Despite staring at my phone most of the day yesterday, and doing my best to will it to send me a call from UNMC, there was no call. There could be any number of reasons for this, so I'm not going to lose any sleep over the lack of a call. Just the same, it's a bummer to think that I will probably have to wait until Monday to hear anything.
With this being a dialysis day, I have time to continue willing my phone to ring. It's not working out yet, but it's not for a lack of trying.
Receiving a treatment on the day before dialysis usually means there's lots of fluid to come off. Today was no exception. I came in at 90.6 kg, which is pretty high for me these days. I'm hoping to leave this morning around 87.5. I'll need to stay running the entire four hours to hit that goal. Lately, that's been hard to do, because my feet tend to cramp up after around three hours. I made it all the way through on Thursday, which was a first for June. Things are going well so far. I'm two hours in and I'm better than halfway to my goal.
In yesterday's post, I wrote that it seemed like since dialysis started, Jeannie and I haven't been out and about too much. Thanks to an awesome wedding anniversary gift from her son, Paul, Jeannie and I went to see the production of "Wicked" last night.
This was my first big-time musical experience. I was a sound and light guy for our high school musicals, but that was a long time ago, and clearly not the same thing. The whole experience was great. We had decent seats and "Wicked" was fabulous.
When the curtain came down for the final time of the night, I had tears rolling down my cheeks. I always choke up a bit after watching performers come out for their bows at the conclusion of a performance. It's moving to me to feel the appreciation coming from the crowd, when it's clear that the performers brought their A-game to the evening's show.

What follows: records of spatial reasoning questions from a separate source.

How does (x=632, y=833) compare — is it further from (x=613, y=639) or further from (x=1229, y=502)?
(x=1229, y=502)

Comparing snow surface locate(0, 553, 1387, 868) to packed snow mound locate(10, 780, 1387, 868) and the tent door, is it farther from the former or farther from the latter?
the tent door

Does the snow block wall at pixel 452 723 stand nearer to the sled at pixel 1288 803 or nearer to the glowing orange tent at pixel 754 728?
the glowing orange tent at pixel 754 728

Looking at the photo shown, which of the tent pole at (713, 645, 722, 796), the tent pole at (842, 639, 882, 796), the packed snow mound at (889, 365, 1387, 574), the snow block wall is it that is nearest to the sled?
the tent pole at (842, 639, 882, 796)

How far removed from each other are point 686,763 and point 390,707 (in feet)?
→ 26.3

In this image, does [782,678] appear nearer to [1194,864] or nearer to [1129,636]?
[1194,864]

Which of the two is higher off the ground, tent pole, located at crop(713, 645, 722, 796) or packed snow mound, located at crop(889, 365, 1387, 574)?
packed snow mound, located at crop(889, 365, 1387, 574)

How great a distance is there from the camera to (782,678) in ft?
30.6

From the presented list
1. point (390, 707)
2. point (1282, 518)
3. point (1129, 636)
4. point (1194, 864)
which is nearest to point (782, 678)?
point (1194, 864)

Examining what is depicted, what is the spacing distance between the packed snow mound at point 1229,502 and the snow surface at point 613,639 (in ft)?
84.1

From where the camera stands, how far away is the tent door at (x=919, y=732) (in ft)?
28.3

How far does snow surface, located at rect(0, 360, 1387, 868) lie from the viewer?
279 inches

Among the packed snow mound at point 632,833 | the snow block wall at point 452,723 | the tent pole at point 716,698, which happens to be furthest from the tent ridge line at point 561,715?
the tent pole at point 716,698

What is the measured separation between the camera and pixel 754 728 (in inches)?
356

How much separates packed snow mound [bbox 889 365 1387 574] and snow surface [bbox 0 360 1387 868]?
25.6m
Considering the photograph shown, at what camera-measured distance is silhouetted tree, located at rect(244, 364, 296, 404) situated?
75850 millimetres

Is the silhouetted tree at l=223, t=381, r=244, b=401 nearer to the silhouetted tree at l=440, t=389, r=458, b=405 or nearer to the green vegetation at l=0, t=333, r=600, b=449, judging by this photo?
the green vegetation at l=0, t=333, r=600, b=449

I'm not so sure there weren't other factors that moved me to tears last night. It was great to be doing something normal for a change on a Friday night. Since Saturday is a dialysis day, I try to get to bed by 9pm, to make sure I'm well-rested for the next day's session. It was almost midnight when we got home last night, so this was a big break from the norm. It was worth the lack of sleep just to be able to get out without thinking about kidneys, CLL, and transplant phone calls. I managed to not think about not getting the call, and was able to lose myself in the moment. A great moment.
So, the waiting continues for the call.